[Items listed in a dataset]

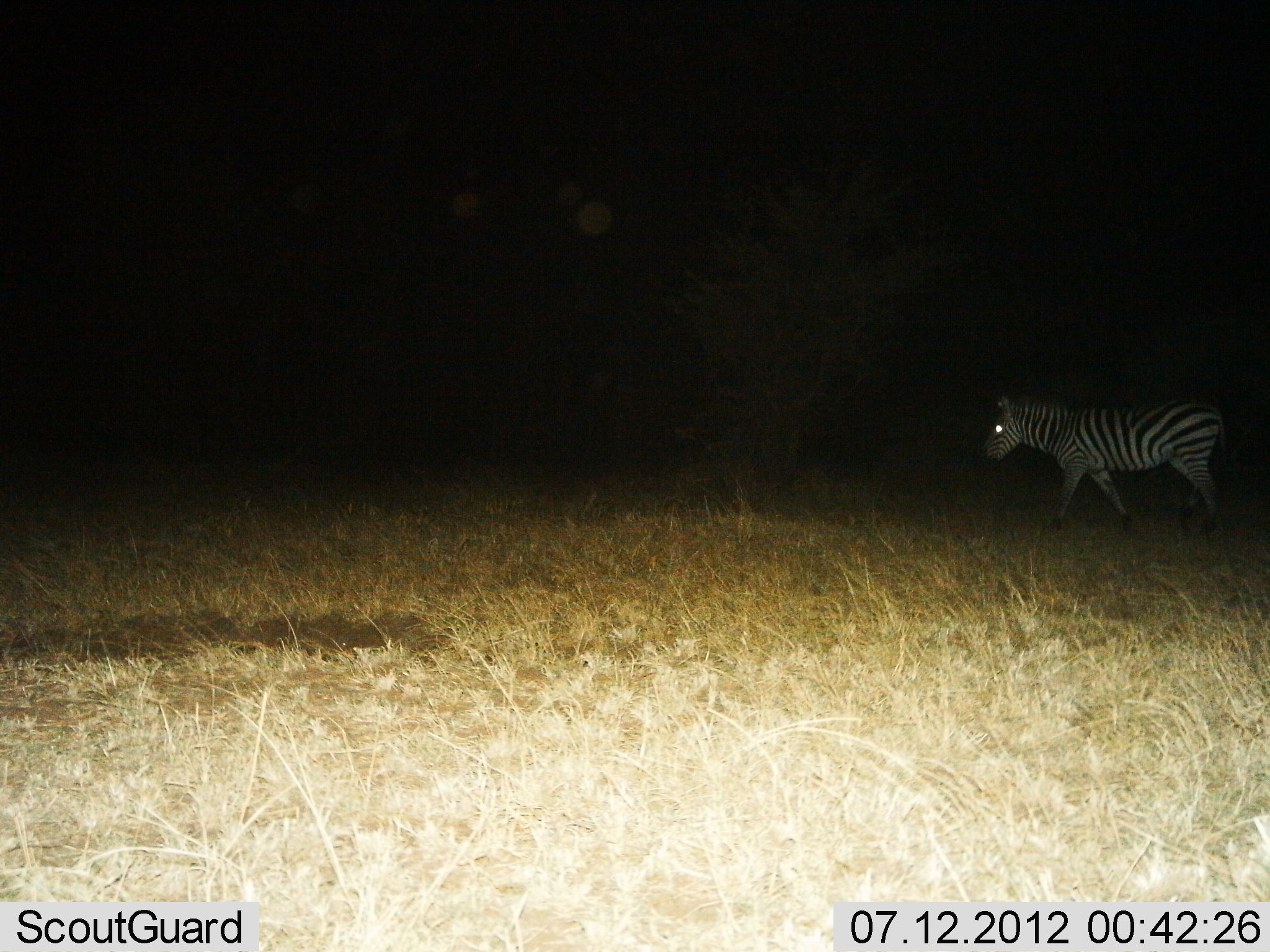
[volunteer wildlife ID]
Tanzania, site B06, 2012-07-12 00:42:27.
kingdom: Animalia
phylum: Chordata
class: Mammalia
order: Perissodactyla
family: Equidae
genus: Equus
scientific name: Equus quagga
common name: plains zebra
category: zebra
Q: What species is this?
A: Zebra (plains zebra) (Equus quagga).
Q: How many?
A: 1.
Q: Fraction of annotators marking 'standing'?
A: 20%.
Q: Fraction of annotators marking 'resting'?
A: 0%.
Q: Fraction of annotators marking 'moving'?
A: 90%.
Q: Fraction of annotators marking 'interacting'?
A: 0%.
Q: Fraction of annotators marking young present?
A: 0%.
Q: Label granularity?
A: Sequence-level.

About this exercise:
Only the lines from the one containing "Q: Fraction of annotators marking young" through the end of the data above are wanted, both ends included; restate them word for word.

Answer space:
Q: Fraction of annotators marking young present?
A: 0%.
Q: Label granularity?
A: Sequence-level.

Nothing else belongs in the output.